- **Task list**:
(A) In the passage on dispersants and phenol additives for viscosity index improvers, how many carbon atoms should the alkyl group of an alkyl salicylate have to give a low viscous and stable dispersion?
(B) Continue the passage on dispersants and phenol additives for viscosity index improvers from the point where it stops.

----- Passage -----

Among them, the partial reaction products having an ester group and
alkylene oxide adduct of amines, alcohols, ketimine compounds and
isocyanate compounds are preferable in view of dispersibility. The
alkylene oxide adducts are more preferable. These have usually the
molecular weight of 1,000 to about 4,000.
The weight ratio of the ethylenically unsaturated dicarboxylic acid-added
polyolefin to the amine, the ketimine compound, the alcohol or the
isocyanate compound in the dispersant is usually in the ratio of
20:80.about.80:20, preferably 40:60.about.70:30 in view of dispersibility
or compatibility with a lubricating oil a mixture of which become cloudy
with the viscosity index improver.
The dispersant in the present invention can be obtained by condensation
reaction of the unsaturated dicarboxylic acid-added polyolefin with the
amine, the ketimine compound, the alcohol or the isocyanate compound at
the temperature ranged from room temperature to 200.degree. C. The
reaction can be carried out in the presence or in the absence of the known
catalyst and distilable solvent such as hexane, heptane, toluene, xylene,
diethylbenzene and low boiling-point paraffin, if necessary.
When the dispersant in the invention has a polar group such as a hydroxy
group and an amino group, the viscosity index improver has in a particular
case undesirable property. In such a case, said polar group of the
dispersant is preferably blocked up with a monocarboxylic acid having not
more than 31 of the total carbon atoms or monosulfonic acid compound
having 6 to 40 carbon atoms.
The alkyl phenol in the present invention is usually monoalkyl phenol and
dialkyl phenol. It has usually alkyl group of 1 to 20 carbon atoms,
preferably 2 to 16 carbon atoms, more preferably 4 to 12 carbon atoms,
which may be straight or branched. The position of the alkyl group is not
limited. The phenol having such a carbon number is apt to give a low
viscous and stable dispersion, because such phenols have a close specific
gravity to the polyolefin, thus it is difficult to cause phase separation.
Typical examples of the alkyl phenol are cresol, xylenol, carvacrol,
thymol, isopropylphenol, sec-butylphenol, hexylphenol, octylphenol,
nonylphenol, dodecylphenol, hexadecylphenol, octadecylphenol,
di-sec-butylphenol and dihexylphenol. Among them, the alkyl phenol having
the alkyl group of a total carbon number of 4 to 12 is more preferable.
The alkyl salicylate in the invention has usually alkyl group of 1 to 20
carbon atoms, which may be straight or branched.
Typical examples of the salicylate are methyl salicylate, propyl
salicylate, butyl salicylate, amyl salicylate, octyl salicylate, decyl
salicylate and hexadecyl salicylate. The salicylate having alkyl group of
4 to 10 carbon atoms is preferable because of giving a low viscous and
stable dispersion.

----- Record list -----

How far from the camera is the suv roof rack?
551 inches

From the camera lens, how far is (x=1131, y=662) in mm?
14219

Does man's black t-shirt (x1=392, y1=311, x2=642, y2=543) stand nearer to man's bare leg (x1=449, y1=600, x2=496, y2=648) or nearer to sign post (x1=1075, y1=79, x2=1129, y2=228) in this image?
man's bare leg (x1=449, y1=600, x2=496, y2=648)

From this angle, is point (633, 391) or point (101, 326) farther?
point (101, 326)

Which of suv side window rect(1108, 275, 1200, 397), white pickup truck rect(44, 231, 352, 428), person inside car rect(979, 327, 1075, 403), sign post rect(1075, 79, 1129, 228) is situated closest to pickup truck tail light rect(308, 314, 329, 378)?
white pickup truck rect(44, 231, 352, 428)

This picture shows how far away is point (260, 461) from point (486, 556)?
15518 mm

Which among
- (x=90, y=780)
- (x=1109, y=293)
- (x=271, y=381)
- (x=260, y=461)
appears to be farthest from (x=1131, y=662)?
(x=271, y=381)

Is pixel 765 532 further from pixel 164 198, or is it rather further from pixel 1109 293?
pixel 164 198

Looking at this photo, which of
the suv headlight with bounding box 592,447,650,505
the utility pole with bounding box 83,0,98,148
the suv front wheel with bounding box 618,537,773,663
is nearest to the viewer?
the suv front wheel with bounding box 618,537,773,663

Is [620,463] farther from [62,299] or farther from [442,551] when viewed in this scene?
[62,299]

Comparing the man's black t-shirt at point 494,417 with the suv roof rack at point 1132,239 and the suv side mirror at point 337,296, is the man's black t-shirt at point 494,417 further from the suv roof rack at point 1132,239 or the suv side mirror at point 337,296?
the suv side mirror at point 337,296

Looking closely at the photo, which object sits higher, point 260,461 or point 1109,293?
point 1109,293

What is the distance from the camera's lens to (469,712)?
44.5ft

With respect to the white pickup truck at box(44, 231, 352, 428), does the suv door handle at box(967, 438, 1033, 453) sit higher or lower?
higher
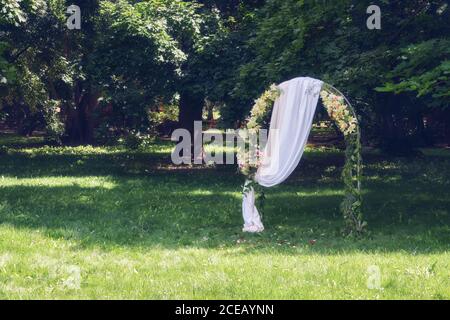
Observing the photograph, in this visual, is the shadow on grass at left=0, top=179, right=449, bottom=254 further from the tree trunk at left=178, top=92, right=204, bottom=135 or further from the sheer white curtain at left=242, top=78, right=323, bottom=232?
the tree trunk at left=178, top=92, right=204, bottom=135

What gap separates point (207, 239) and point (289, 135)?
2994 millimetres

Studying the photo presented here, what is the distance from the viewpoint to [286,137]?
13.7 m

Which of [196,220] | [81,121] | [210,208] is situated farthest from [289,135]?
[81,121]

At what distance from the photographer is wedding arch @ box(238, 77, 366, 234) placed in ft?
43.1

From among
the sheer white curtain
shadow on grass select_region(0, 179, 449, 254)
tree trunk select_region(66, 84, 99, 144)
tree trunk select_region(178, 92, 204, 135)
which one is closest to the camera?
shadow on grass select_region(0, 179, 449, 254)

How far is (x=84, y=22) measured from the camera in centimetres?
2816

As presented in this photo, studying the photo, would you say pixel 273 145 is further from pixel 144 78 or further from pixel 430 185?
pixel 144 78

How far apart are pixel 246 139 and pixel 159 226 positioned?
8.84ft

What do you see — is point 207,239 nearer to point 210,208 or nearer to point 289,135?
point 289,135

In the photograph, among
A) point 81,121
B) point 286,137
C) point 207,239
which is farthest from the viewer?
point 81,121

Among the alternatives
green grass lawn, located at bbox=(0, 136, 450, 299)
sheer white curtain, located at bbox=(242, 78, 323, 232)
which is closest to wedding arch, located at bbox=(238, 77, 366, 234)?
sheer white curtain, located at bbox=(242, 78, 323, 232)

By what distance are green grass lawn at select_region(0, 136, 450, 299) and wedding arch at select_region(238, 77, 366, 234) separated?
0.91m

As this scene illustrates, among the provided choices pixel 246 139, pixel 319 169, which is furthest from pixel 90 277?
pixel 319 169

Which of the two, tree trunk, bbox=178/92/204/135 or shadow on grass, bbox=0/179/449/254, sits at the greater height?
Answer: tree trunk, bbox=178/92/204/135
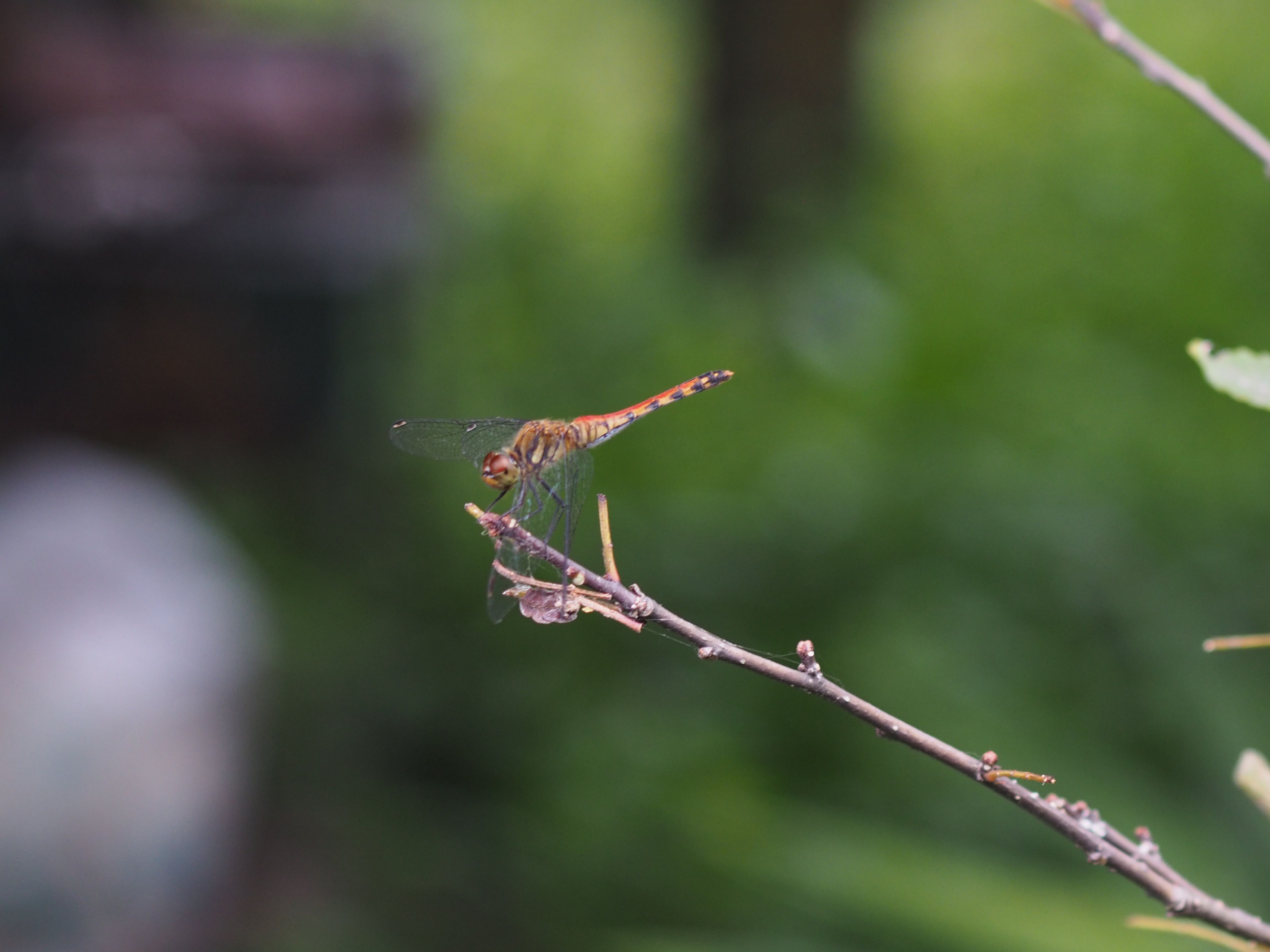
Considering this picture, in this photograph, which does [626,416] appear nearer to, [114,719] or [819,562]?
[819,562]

-----
----- Record list -----

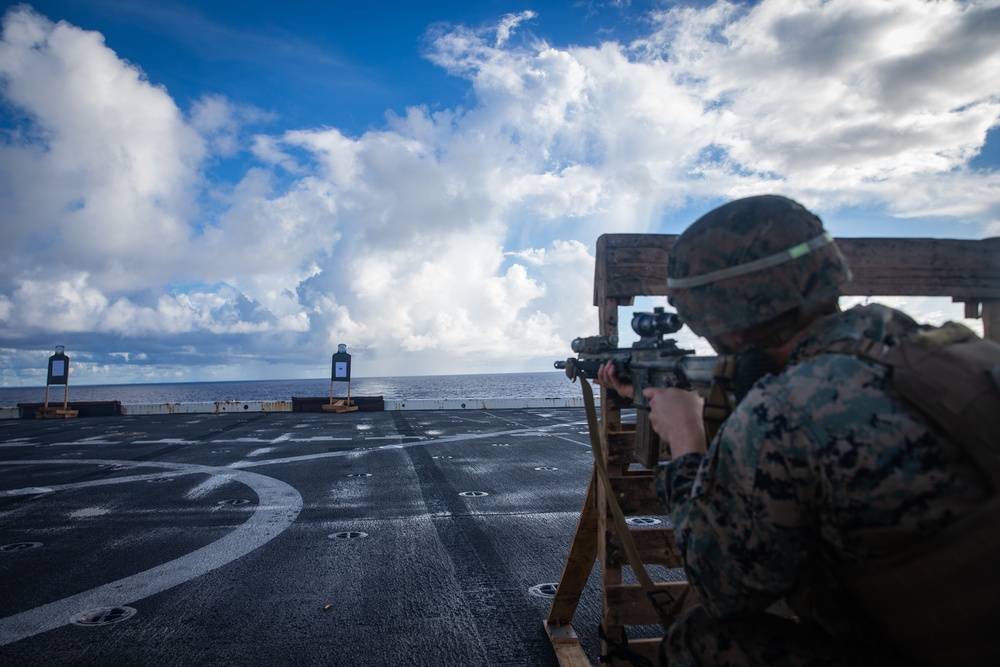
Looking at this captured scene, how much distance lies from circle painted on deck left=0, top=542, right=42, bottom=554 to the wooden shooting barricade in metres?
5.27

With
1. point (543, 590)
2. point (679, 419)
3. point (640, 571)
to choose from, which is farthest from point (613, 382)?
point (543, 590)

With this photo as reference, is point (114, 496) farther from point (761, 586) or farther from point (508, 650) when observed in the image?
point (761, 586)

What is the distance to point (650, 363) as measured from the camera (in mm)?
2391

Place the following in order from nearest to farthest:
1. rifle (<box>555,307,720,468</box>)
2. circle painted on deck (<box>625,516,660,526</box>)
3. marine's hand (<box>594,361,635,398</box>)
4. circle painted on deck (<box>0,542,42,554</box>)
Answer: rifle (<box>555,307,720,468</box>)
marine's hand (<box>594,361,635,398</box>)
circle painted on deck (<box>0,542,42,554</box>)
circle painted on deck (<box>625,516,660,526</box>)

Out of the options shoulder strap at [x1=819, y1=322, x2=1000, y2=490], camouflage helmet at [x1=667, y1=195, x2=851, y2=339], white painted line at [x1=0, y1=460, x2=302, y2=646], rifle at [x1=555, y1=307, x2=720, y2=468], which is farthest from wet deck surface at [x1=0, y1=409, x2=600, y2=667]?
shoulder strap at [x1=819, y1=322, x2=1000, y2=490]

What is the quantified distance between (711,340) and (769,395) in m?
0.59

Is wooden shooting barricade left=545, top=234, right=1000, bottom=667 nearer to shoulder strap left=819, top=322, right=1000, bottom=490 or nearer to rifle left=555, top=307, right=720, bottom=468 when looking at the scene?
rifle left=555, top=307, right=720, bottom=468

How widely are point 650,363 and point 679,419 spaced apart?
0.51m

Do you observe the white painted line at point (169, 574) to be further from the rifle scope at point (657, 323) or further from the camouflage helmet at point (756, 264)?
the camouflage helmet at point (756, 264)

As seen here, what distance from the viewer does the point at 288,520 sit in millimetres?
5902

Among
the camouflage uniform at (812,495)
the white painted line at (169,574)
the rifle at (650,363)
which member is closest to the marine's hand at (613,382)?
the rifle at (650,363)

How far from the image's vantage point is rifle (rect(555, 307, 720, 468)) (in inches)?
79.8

-----

- **Expected results**:
(A) 4 to 10 carbon atoms.

(B)
The medium in the present invention may contain other medium, if it does
not substantially dissolve the polyolefin. The other medium includes an
alcohol having 6 or more carbon atoms, a mineral oil and a carboxylate
ester derived from monocarboxylic acid or dicarboxylic acid and monohydric
alcohol, diol, triol or tetraol. Typical examples of the monocarboxylic
acid are acetic acid, propionic acid, hexanoic acid, octanoic acid, capric
acid, undecanoic acid and myristylic acid. Typical examples of the
dicarboxylic acid are succinic acid, adipic acid, azelaic acid, fumaric
acid, sebacic acid, maleic acid, phthalic acid, isophthalic acid and
terephthalic acid. Typical examples of monohydric alcohol are methanol,
butanol, isoamyl alcohol, myristyl alcohol, melissyl alcohol,
allylalcohol, propargylalcohol and cyclohexanol. Typical examples of the
di-, tri- or tetrahydric alcohol are ethyleneglycol, propyleneglycol,
1,4-butanediol, 1,5-pentanediol, 1,10-decanediol, dipropyleneglycol,
3-methypentanediol, polyethyleneglycol, polypropyleneglycol,
polytetramethyleneglycol, trimethylolpropane, glycerin, pentaerythrytol
and polyetherpolyol obtained by adding an alkylene oxide having 2 to 4 of
carbon atoms to those alcohols above-mentioned.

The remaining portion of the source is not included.